Idaho is a very red state – all of its major officeholders are Republicans – and the state regularly votes for the GOP U.S. presidential nominee.

So it is important for the congressional delegation and governor to have higher approval ratings among their own Republicans than among Democrats and political independents.

And Jones finds that the five top GOP officeholders are well up in the favorability ratings with their Republican rank-and-file:

-- Otter, 67 percent of Republicans have a favorable opinion of him, 26 percent an unfavorable opinion.

The 26 percent unfavorable is the highest unfavorable among the GOP incumbents. If one out of four members of your party doesn't like the job you are doing, then it opens you up for an intra-party challenge in re-election.

-- Crapo, 71 percent of Idaho Republicans like the senior senator, only 12 percent don’t like the job he’s doing.
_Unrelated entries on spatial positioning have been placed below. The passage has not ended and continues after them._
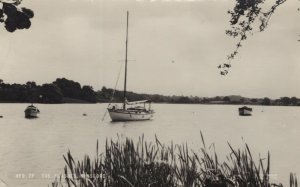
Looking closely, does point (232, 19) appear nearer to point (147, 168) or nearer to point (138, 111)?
point (147, 168)

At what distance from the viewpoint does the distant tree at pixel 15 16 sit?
8.11ft

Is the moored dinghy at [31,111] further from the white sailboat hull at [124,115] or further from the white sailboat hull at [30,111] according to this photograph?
the white sailboat hull at [124,115]

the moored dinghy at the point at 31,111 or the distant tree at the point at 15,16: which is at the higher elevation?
the distant tree at the point at 15,16

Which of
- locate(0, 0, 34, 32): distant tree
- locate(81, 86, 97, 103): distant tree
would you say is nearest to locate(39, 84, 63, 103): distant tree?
locate(81, 86, 97, 103): distant tree

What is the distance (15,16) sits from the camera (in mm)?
2508

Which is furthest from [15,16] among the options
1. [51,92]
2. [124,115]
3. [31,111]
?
[51,92]

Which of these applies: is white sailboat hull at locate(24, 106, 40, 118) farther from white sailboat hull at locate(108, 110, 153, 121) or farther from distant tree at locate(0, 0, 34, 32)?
distant tree at locate(0, 0, 34, 32)

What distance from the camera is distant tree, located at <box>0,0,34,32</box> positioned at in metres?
2.47

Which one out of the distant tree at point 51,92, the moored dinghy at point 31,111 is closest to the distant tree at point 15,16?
the moored dinghy at point 31,111

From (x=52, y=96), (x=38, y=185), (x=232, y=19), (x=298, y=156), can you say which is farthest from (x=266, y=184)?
(x=52, y=96)

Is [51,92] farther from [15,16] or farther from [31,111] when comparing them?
[15,16]

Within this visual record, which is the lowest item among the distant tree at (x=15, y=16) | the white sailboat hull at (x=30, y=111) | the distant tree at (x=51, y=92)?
the white sailboat hull at (x=30, y=111)

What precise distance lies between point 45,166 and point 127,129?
1620 inches

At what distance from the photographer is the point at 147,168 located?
7.41 m
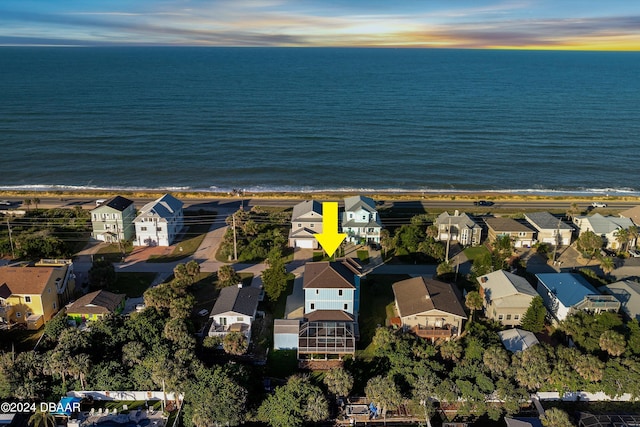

-- Risch, 62 percent of Republicans like him, 10 percent don’t.

-- Simpson, 63 percent of GOP rank-and-file in his district say he’s OK, 19 percent don’t.

-- Labrador, 67 percent of Republicans in his district have a favorable opinion, 17 percent don’t.

Labrador is a special case in Idaho politics. He’s a member of the U.S. House’s Freedom Caucus, the hard-right, Tea Party-like group of House members who forced an early resignation by former U.S. House Speaker John Boehner, R-Ohio, and caused current House Speaker Paul Ryan, R-Wis., to pause before agreeing to accept the top post.

Thus, while Labrador is well-supported by his own Republican Party in Idaho, he falls well short among Democrats and political independents.

Jones finds that Democrats in his District 1 don’t like him. Zero percent said they have a “very favorable” opinion of him, 10 percent say they have a “somewhat favorable” opinion.

Fifty-nine percent of Democrats don’t like Labrador.

Among District 1 independents, only 39 percent have a favorable opinion, 40 percent don’t like him.

Simpson finds his District 2 constituents just the opposite.

Sixty-three percent of Republicans like Simpson, 63 percent of independents like him. Hey, even 42 percent of District 2 Democrats like him.

Simpson is not a member of the Freedom Caucus.

And his relatively moderate (by some Idaho measurements) stands have gotten him an arch-conservative Republican challenger next year.

Janice McGeachin, a former state legislator, says Idaho should have two members in the Freedom Caucus.

Jones finds that Simpson is viewed favorably by two-out-of-three district Republicans, only 19 percent don’t like him.

Even 54 percent of those who said they are “very conservative” in their politics give Simpson a favorable rating, Jones finds.

But 34 percent of the archconservatives dislike Simpson, and that is the base McGeachin will be looking to build upon in her 2016 challenge.

Jones polled 595 adults statewide between Oct. 28-Nov. 4, margin of error plus or minus 4.02 percent.

In Simpson’s District 2 the margin of error is plus or minus 6.0 percent; Labrador’s District 1, plus or minus 5.5 percent.